The task:
Wherever an image appears in the data, omit it and copy all the remaining text word for word.

·····

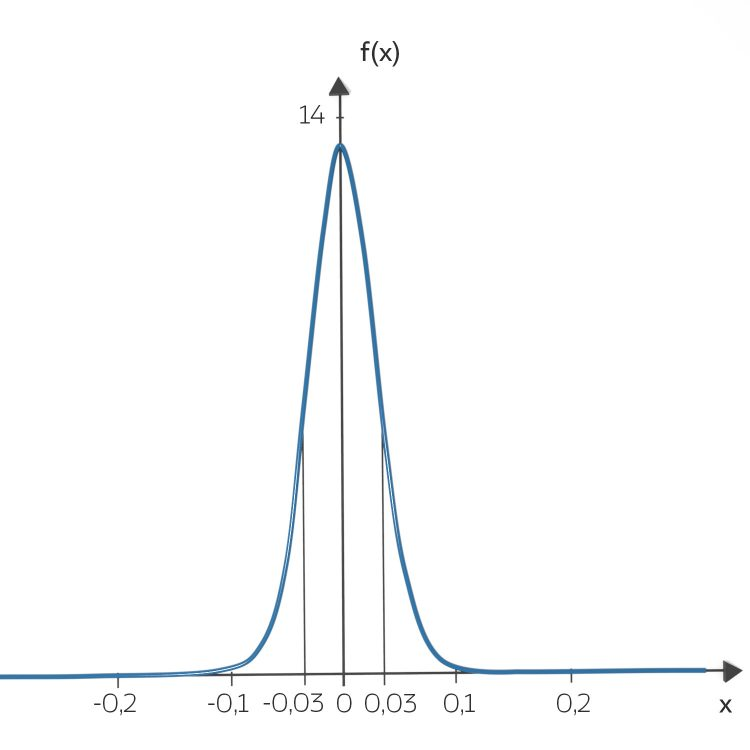 IV_22_gauss_curve_zufall_07-03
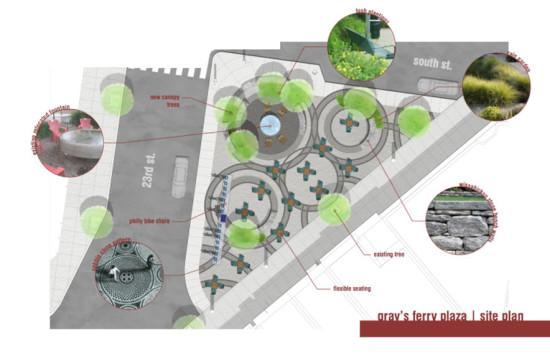 Grays Ferry Site Plan (Courtesy Bergmann Associates)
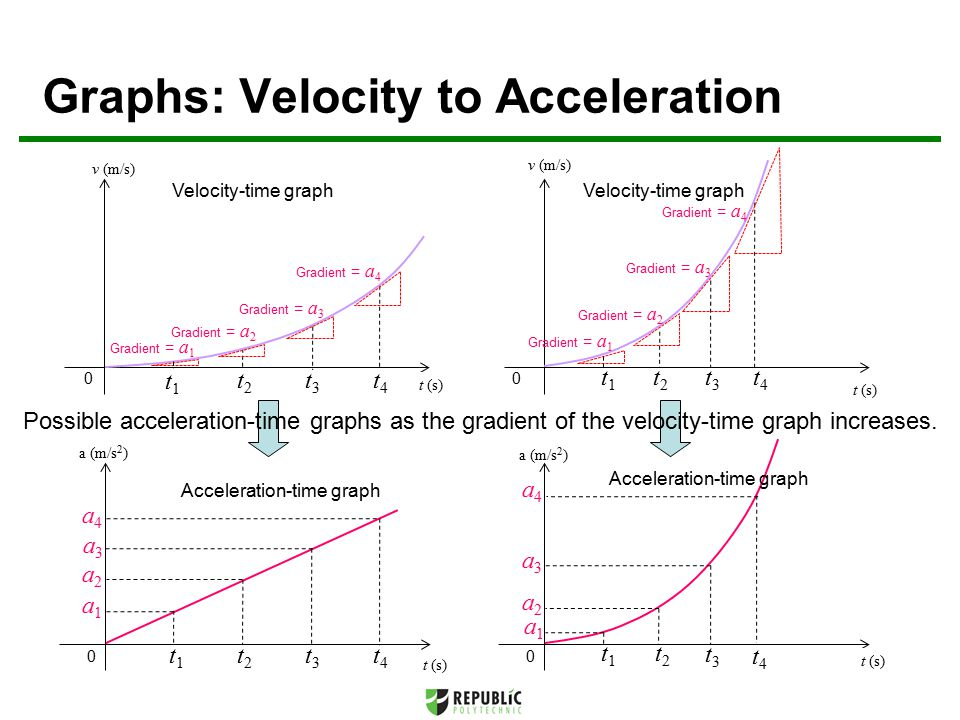 Possible acceleration-time graphs as the gradient of the velocity-time graph increases.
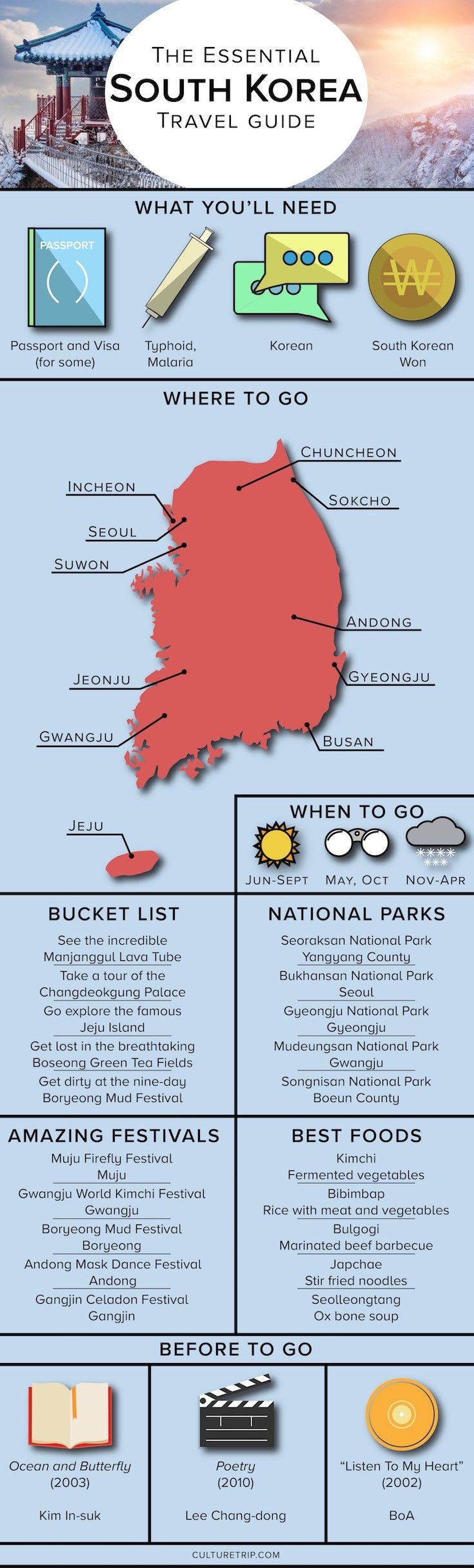 The Essential Travel Guide to South Korea (Infographic)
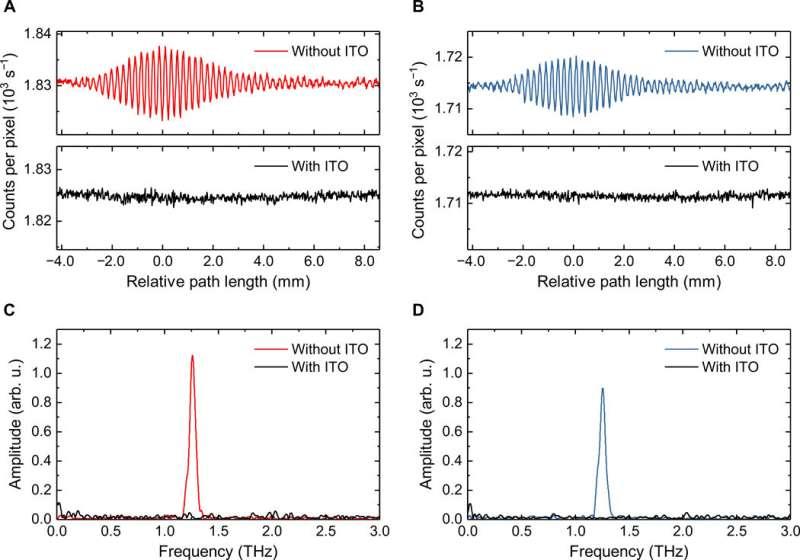 Terahertz quantum sensing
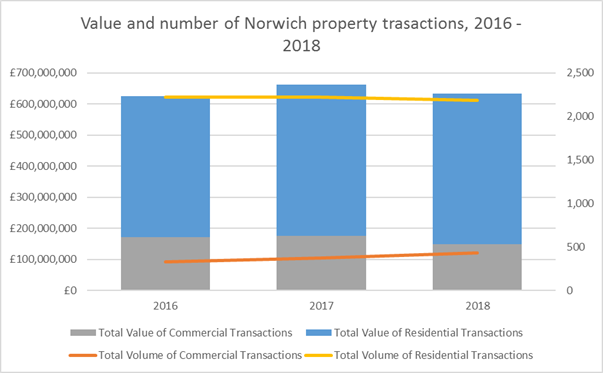 Search Acumen comments on the Digitisation of the Local Land Charges register for Norwich City Council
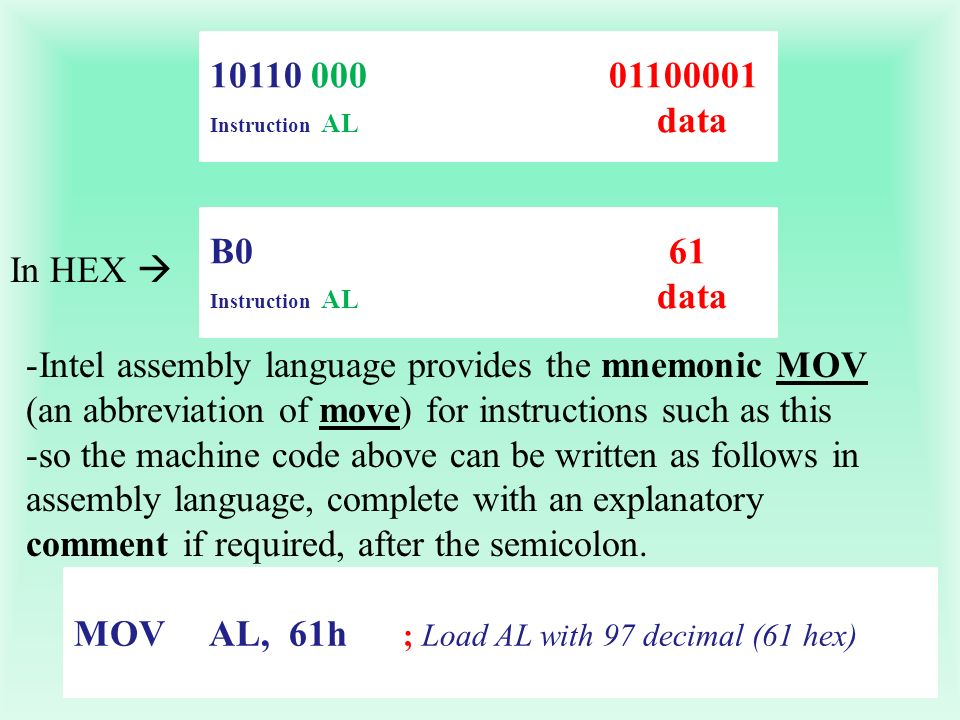 10110 000 01100001 Instruction AL data B0 61 Instruction AL data In HEX -Intel assembly language provides the mnemonic MOV (an abbreviation of move) f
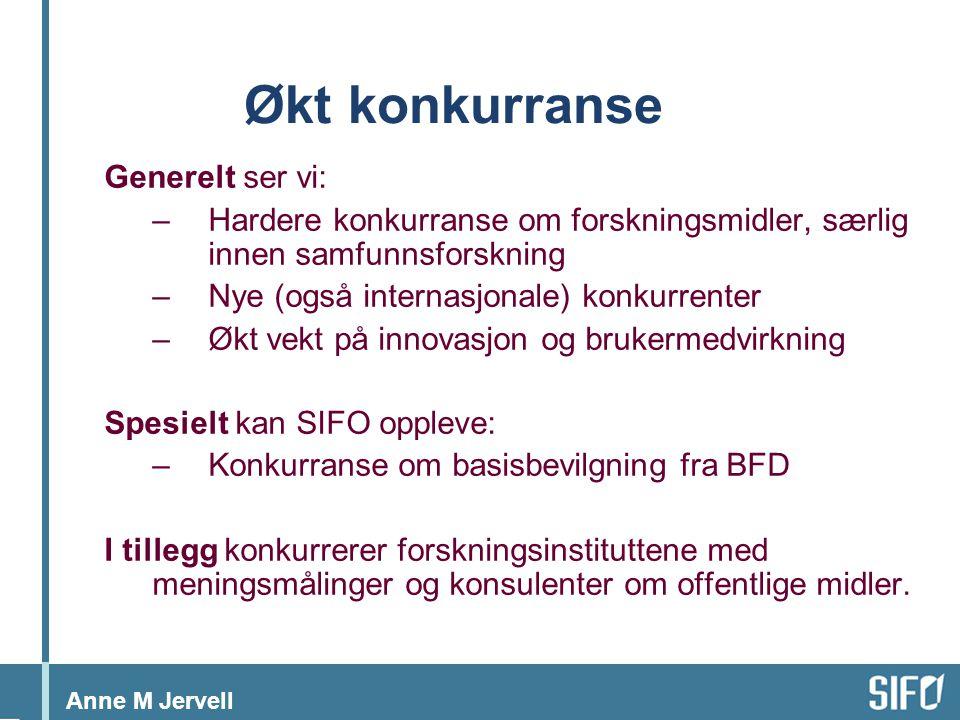 Anne M Jervell Økt konkurranse Generelt ser vi: –Hardere konkurranse om forskningsmidler, særlig innen samfunnsforskning –Nye (også internasjonale) konkurrenter –Økt vekt på innovasjon og brukermedvirkning Spesielt kan SIFO oppleve: –Konkurranse om basisbevilgning fra BFD I tillegg konkurrerer forskningsinstituttene med meningsmålinger og konsulenter om offentlige midler.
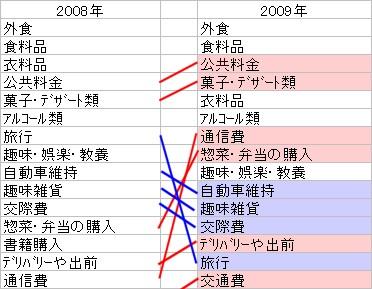 2008年と2009年の「節約」項目上位15位における変動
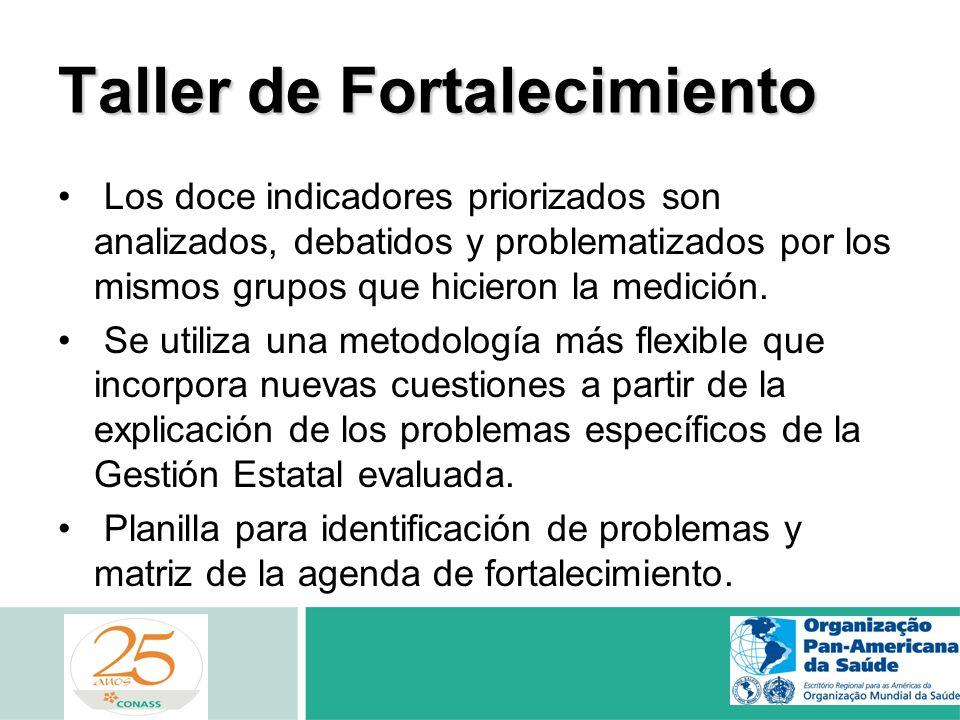 Taller de Fortalecimiento Los doce indicadores priorizados son analizados, debatidos y problematizados por los mismos grupos que hicieron la medición.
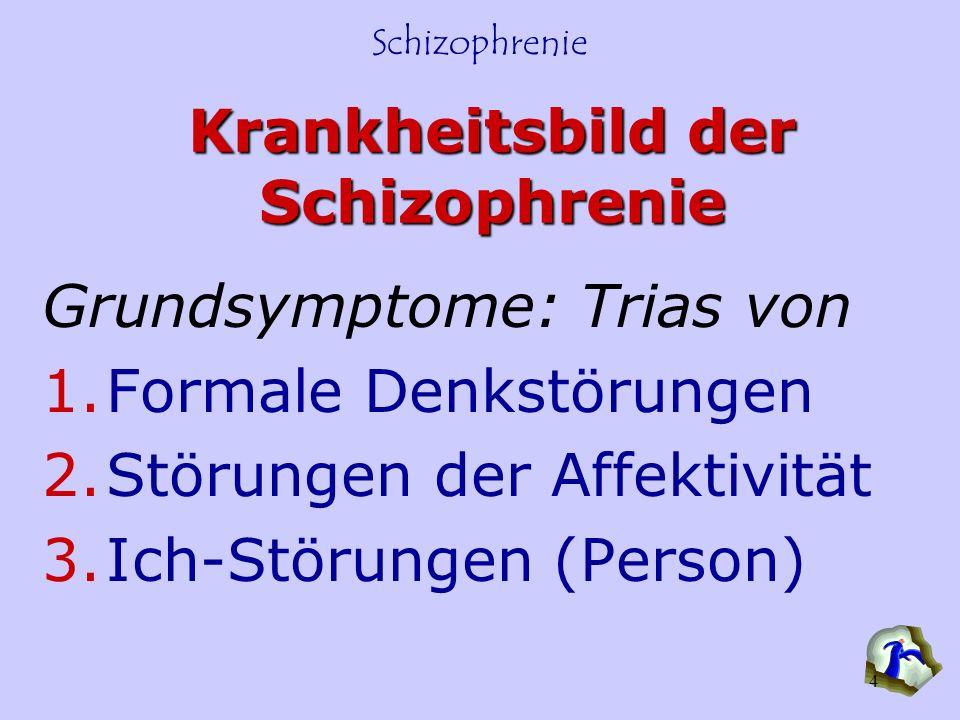 Schizophrenie 4 Krankheitsbild der Schizophrenie Grundsymptome: Trias von 1.Formale Denkstörungen 2.Störungen der Affektivität 3.Ich-Störungen (Person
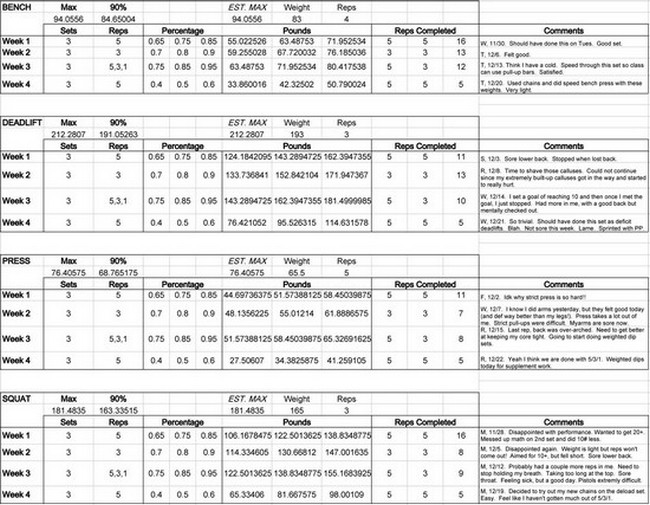 crossfit strength program spreadsheet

·····

Response:
 IV_22_gauss_curve_zufall_07-03
 Grays Ferry Site Plan (Courtesy Bergmann Associates)
 Possible acceleration-time graphs as the gradient of the velocity-time graph increases.
 The Essential Travel Guide to South Korea (Infographic)
 Terahertz quantum sensing
 Search Acumen comments on the Digitisation of the Local Land Charges register for Norwich City Council
 10110 000 01100001 Instruction AL data B0 61 Instruction AL data In HEX -Intel assembly language provides the mnemonic MOV (an abbreviation of move) f
 Anne M Jervell Økt konkurranse Generelt ser vi: –Hardere konkurranse om forskningsmidler, særlig innen samfunnsforskning –Nye (også internasjonale) konkurrenter –Økt vekt på innovasjon og brukermedvirkning Spesielt kan SIFO oppleve: –Konkurranse om basisbevilgning fra BFD I tillegg konkurrerer forskningsinstituttene med meningsmålinger og konsulenter om offentlige midler.
 2008年と2009年の「節約」項目上位15位における変動
 Taller de Fortalecimiento Los doce indicadores priorizados son analizados, debatidos y problematizados por los mismos grupos que hicieron la medición.
 Schizophrenie 4 Krankheitsbild der Schizophrenie Grundsymptome: Trias von 1.Formale Denkstörungen 2.Störungen der Affektivität 3.Ich-Störungen (Person
 crossfit strength program spreadsheet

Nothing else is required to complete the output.